ENTRIES PROVIDED: Begin

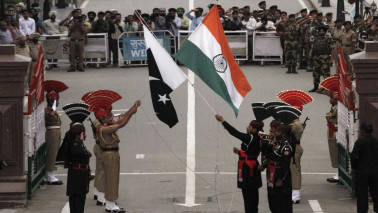 Indian diplomats attend Pakistan Day parade for first time: Report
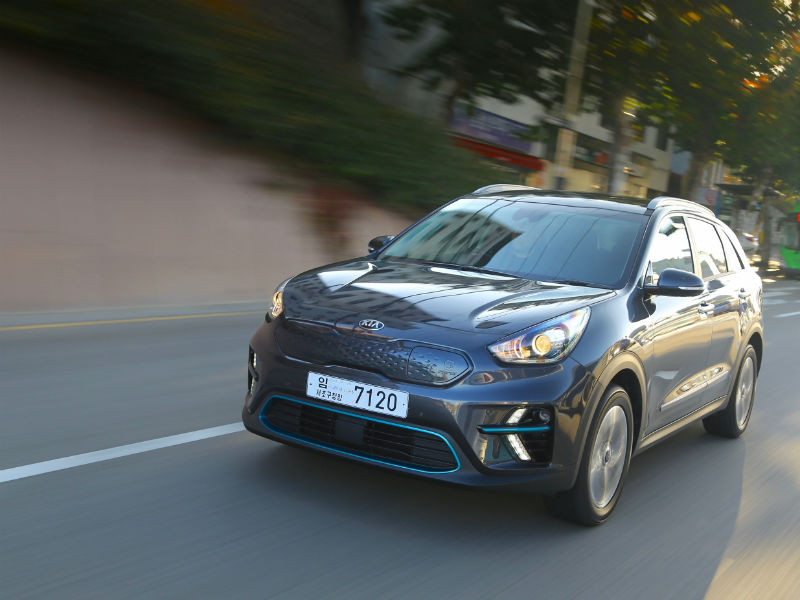 Kia e Niro driving picture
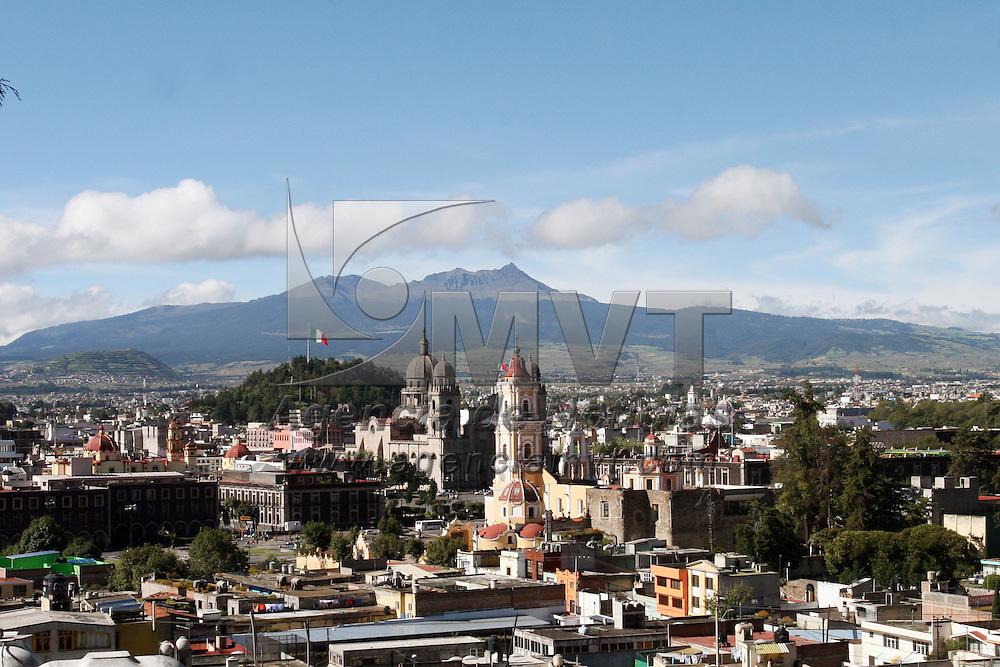 TOLUCA, México.- Bonito panorama se registro este día en la ciudad de Toluca, al observarse con gran claridad el valle de la capital  Mexiquense,  con el fondo del Xinantécatl o Nevado de Toluca. Agencia MVT / José Hernández. (DIGITAL)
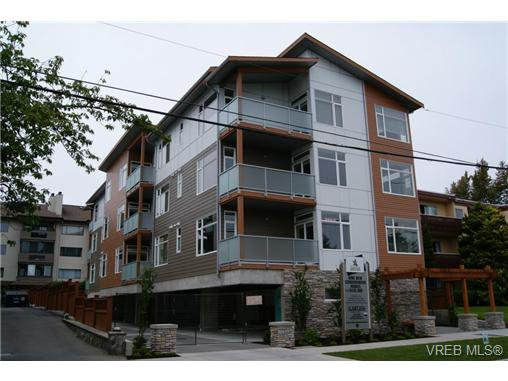 Main Photo: 402 1540 Belcher Ave in VICTORIA: Vi Jubilee Condo Apartment for sale (Victoria)  : MLS®# 711918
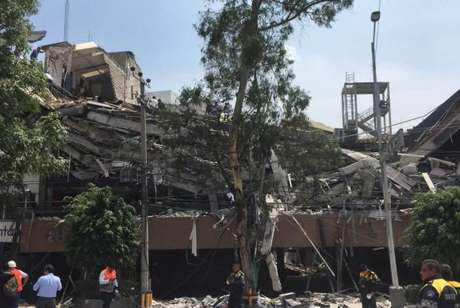 Cidade do México - Vista de um edifício destruído durante terremoto que atingiu o México
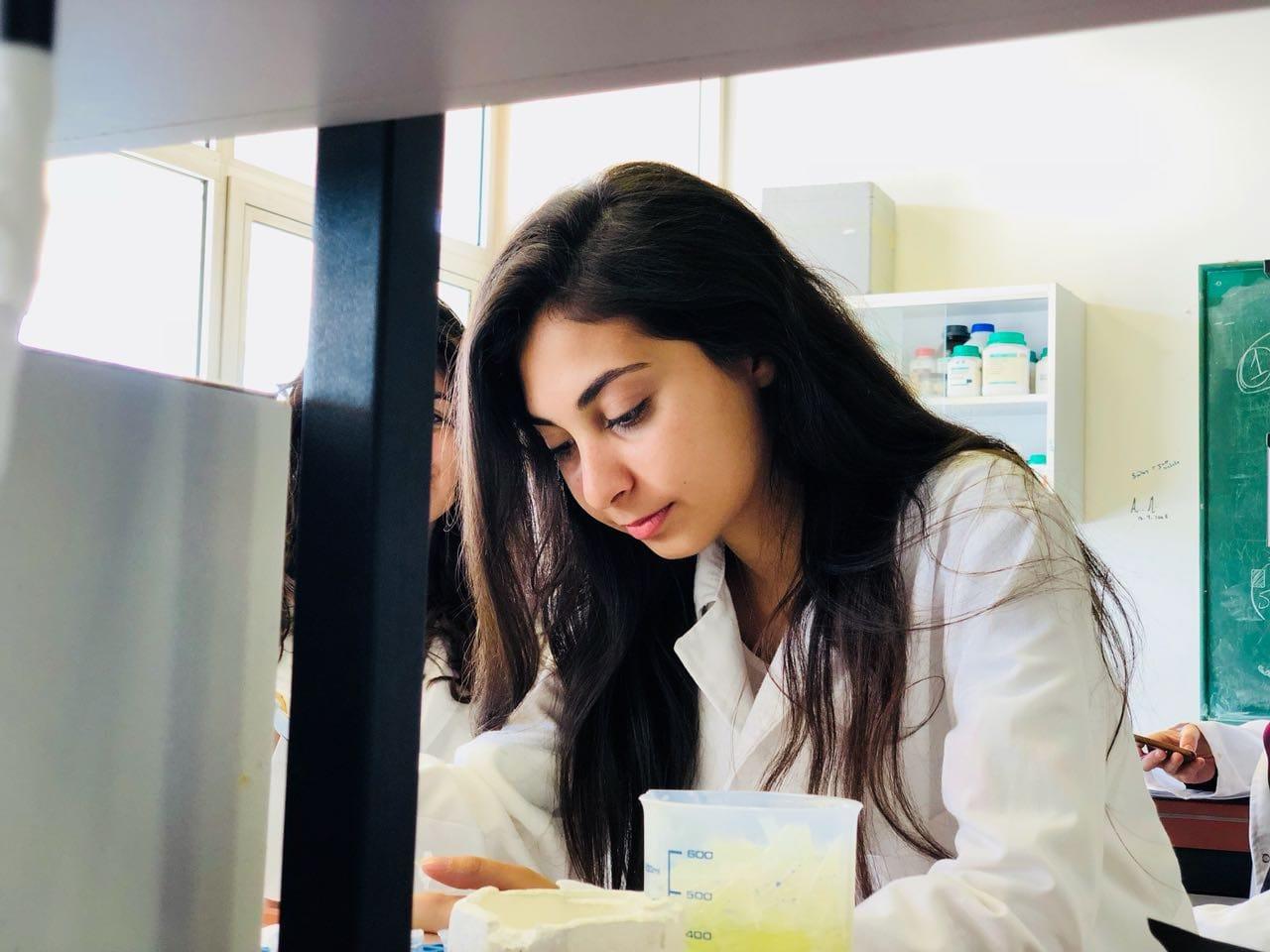 """الشابة """"رنا صميدة"""" تتفوق في فرنسا... خريجة """"اللبنانية"""" حققت المرتبة الاولى على دفعتها في الماستر 1 (Biologie - Santé) في جامعة ستراسبورغ"""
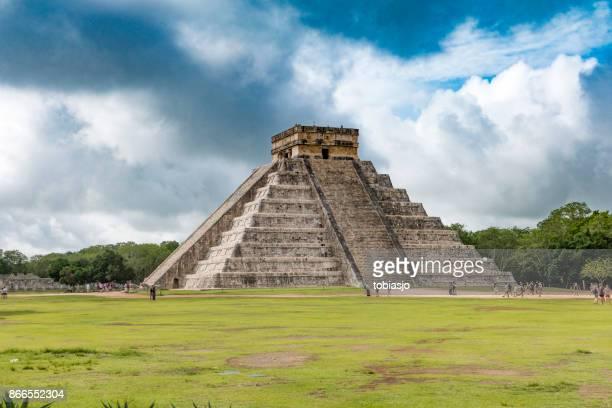 chichen itza pyramids mexico - aztec civilization stock photos and pictures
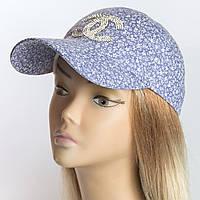 Женская бейсболка голубого цвета с мелким цветочным принтом крупные камни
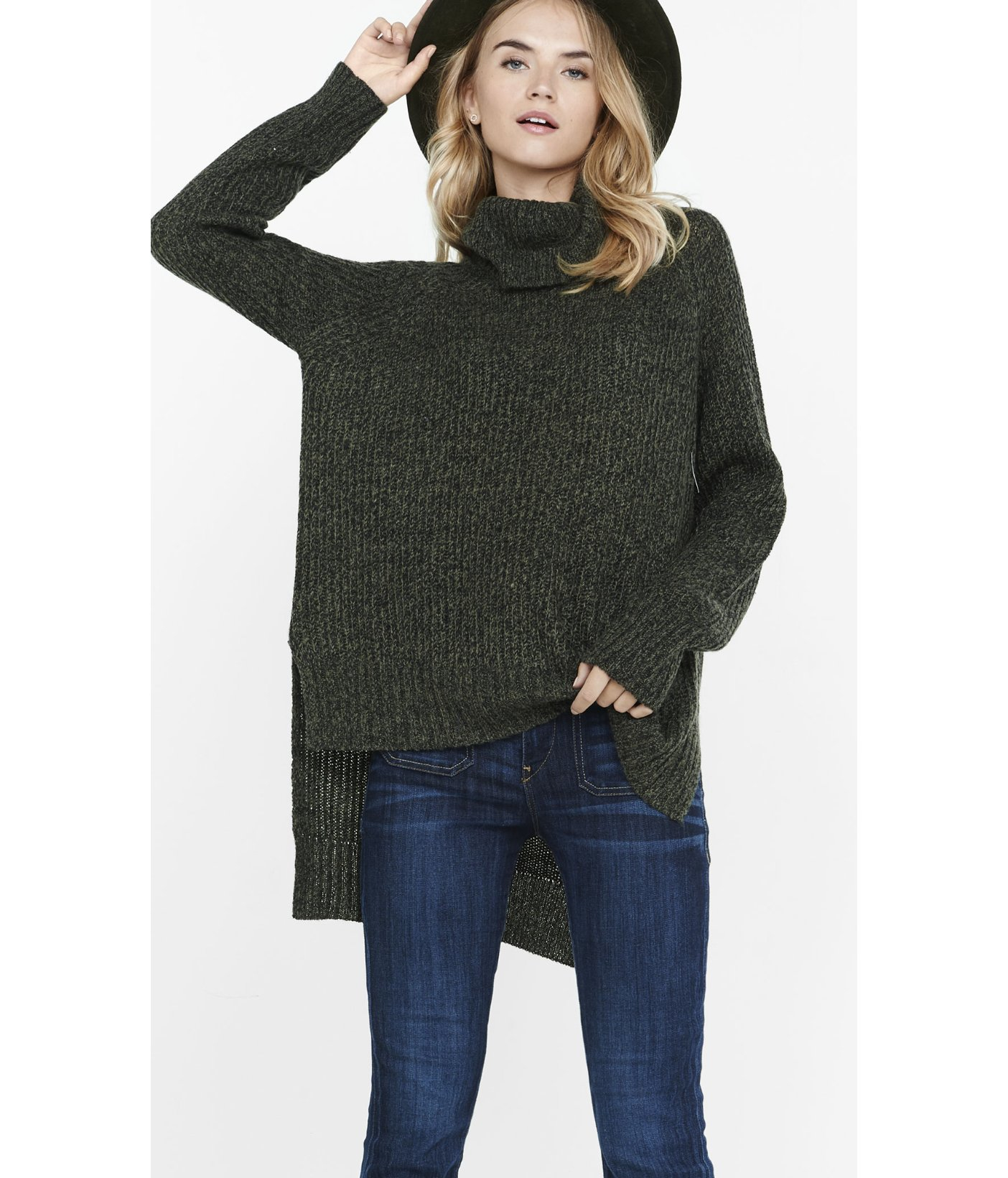 Express Marled Extreme Hi-lo Hem Turtleneck Sweater in Green | Lyst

ENTRIES PROVIDED: End

The data must be printed exactly, image-free.

 Indian diplomats attend Pakistan Day parade for first time: Report
 Kia e Niro driving picture
 TOLUCA, México.- Bonito panorama se registro este día en la ciudad de Toluca, al observarse con gran claridad el valle de la capital  Mexiquense,  con el fondo del Xinantécatl o Nevado de Toluca. Agencia MVT / José Hernández. (DIGITAL)
 Main Photo: 402 1540 Belcher Ave in VICTORIA: Vi Jubilee Condo Apartment for sale (Victoria)  : MLS®# 711918
 Cidade do México - Vista de um edifício destruído durante terremoto que atingiu o México
 """الشابة """"رنا صميدة"""" تتفوق في فرنسا... خريجة """"اللبنانية"""" حققت المرتبة الاولى على دفعتها في الماستر 1 (Biologie - Santé) في جامعة ستراسبورغ"""
 chichen itza pyramids mexico - aztec civilization stock photos and pictures
 Женская бейсболка голубого цвета с мелким цветочным принтом крупные камни
 Express Marled Extreme Hi-lo Hem Turtleneck Sweater in Green | Lyst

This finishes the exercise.